Two remarkable champions

LAST fortnight, the world of sport celebrated the record-breaking feats of two remarkable champions, two men who have something in common yet are worlds apart in many ways. While the epoch-making sixth Formula One drivers' championship won by the near-invincible German Michael Schumacher helped him join the ranks of Pele, Muhammad Ali and Don Bradman, the beefy Australian opener Matthew Hayden carried his rich vein of form to another peak — the tallest of them all for a batsman.

Schumacher's unprecedented success was celebrated all around the world, barring perhaps in the United States, where Formula One is as popular as cricket might be in Germany. Hayden, on the other hand, was the toast of the cricket playing world although his world record 380 against Zimbabwe in the Test match at Perth might not have found a mention even in the most international of newspapers in Schumacher's native land.

Hayden and Schumacher, as celebrities, are far apart. While Schumacher is one of the most readily recognizable superstars in most parts of the world and makes 10 times more money in a single season than Hayden may earn in his entire career, the Australian, even in his own sport — and no matter his string of tall scores in the new millennium — is still nowhere as big a celebrity as a Sachin Tendulkar or a Brian Lara.

Then again, as champion sportsmen, these two tall performers have a lot in common. Both are tremendously hard working, wonderfully disciplined and have the ability to shut out all distractions when they are called to perform. Ferrari built a team and a dream banking on Schumacher and the German did not let them down.

After every success, the first people he turns to for celebration are his engineers and mechanics. He may be a great superstar, but on the track and in the pits, he is no more than a team-man.

As much can be said of Hayden too. Ever since he cemented his place in Steve Waugh's side scoring a series high 549 runs in India in 2001, he has not only been his team most successful batsman — Hayden has scored 3,380 runs at an average of 72 since taking Michael Slater's place and has hit 14 centuries in 32 Tests — but a superb team man as well, rising to the occasion almost every single time.

During the off-season, Hayden trains harder than anyone in the Australian team, running three or four times a week on the steep sandhills near his holiday home in Queensland. Little wonder he looked as fresh as he did after 10 hours at the crease in Perth.

He is probably the fittest batsman in world cricket today. If this is arguable, then what is not is the fact that he is the most powerful hitter of the ball around. Few batsmen have the capacity to hit a fast bowler back over his head as well and as often as does Hayden.

The Aussie left-hander may not be quite as attractive to watch as Lara or Mark Waugh but then he makes runs and makes them quickly too, bludgeoning bowlers of all sorts in varying conditions. An amazing aspect of his 380 at Perth was that he faced just 437 balls. That is a strike-rate, which any opener would be proud of in one-day cricket.

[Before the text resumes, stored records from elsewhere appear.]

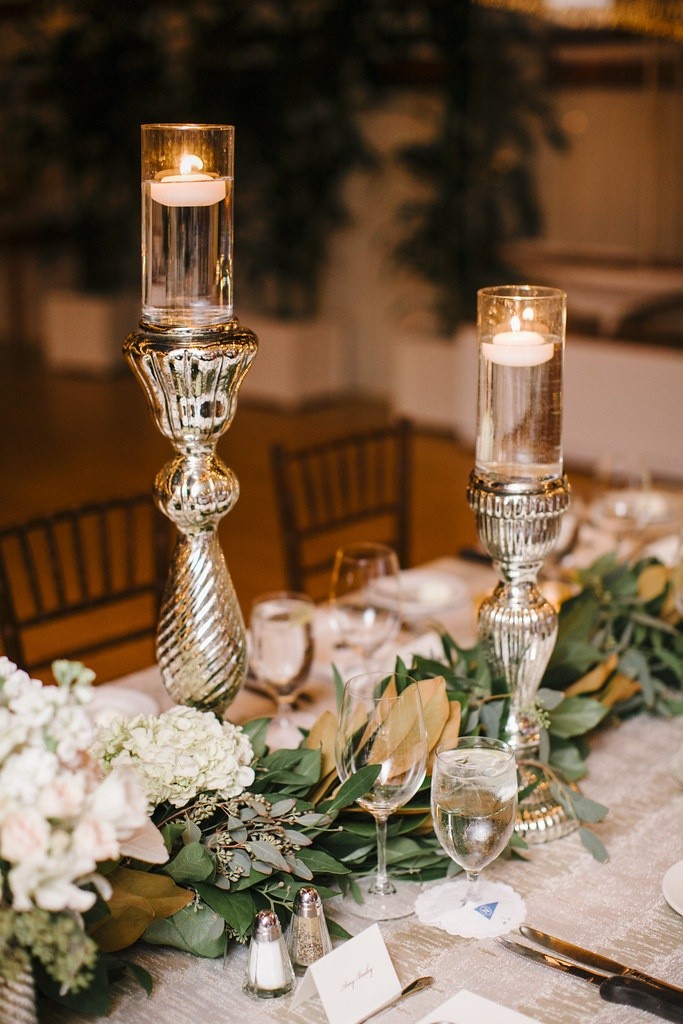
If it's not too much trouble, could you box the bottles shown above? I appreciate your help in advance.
[243,908,297,1001]
[288,888,332,976]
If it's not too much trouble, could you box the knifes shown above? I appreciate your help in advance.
[519,925,683,999]
[497,935,683,1024]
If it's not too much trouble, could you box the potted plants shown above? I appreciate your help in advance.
[0,0,561,421]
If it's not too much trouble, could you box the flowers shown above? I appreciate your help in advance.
[0,516,672,993]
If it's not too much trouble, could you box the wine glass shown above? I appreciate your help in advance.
[432,736,517,917]
[331,543,402,675]
[333,673,427,920]
[249,591,317,753]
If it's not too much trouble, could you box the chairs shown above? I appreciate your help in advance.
[272,418,416,598]
[0,485,172,695]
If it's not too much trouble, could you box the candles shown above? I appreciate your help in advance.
[146,154,226,206]
[486,313,554,370]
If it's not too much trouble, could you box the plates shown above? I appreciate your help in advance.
[662,859,683,916]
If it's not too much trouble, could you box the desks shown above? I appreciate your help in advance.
[2,555,679,1023]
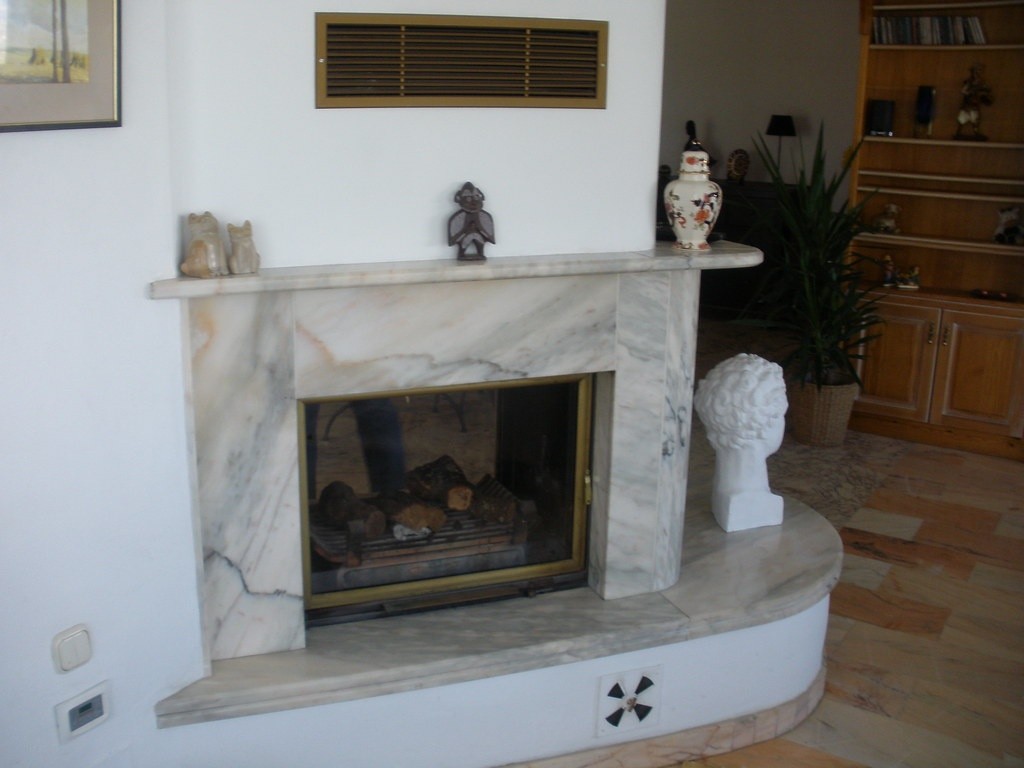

Of course, the Aussies have taken the opportunity to back up their claim that Hayden is the best batsman in world cricket today. While there may not be any doubt that he has been the most successful batsman in the game over three years, the mere fact that he now holds the record for the highest individual Test score may not, by itself, turn him into the greatest of this era.

Even if you don't deduct points for the runs having come against lowly Zimbabwe, connoisseurs of the game would still put Tendulkar and Lara above the Aussie opener in terms of pure skills.

This apart, comparisons based merely on statistics are meaningless. Again, this is the reason why it would be out of place to celebrate Schumacher as the greatest Formula One driver of all time. That he is the most successful of all time is indisputable but, in terms of pure skills, there have been a few others who were in his league.

A few critics still believe that, drive for drive, the late Ayrton Senna of Brazil would rate higher than anybody who ever got behind the wheels. But the enigmatic genius died on the track before his journey could be completed, so to say.

No matter all this, Schumacher's feat should rate among the greatest achievements in the entire history of sport, right alongside Pele's 1000-plus goals and three World Cup titles and Bradman's career Test average of 99.94. It would take a lot of doing, going for these records. And to think that Schumacher is still an active driver and has a few years ahead of him!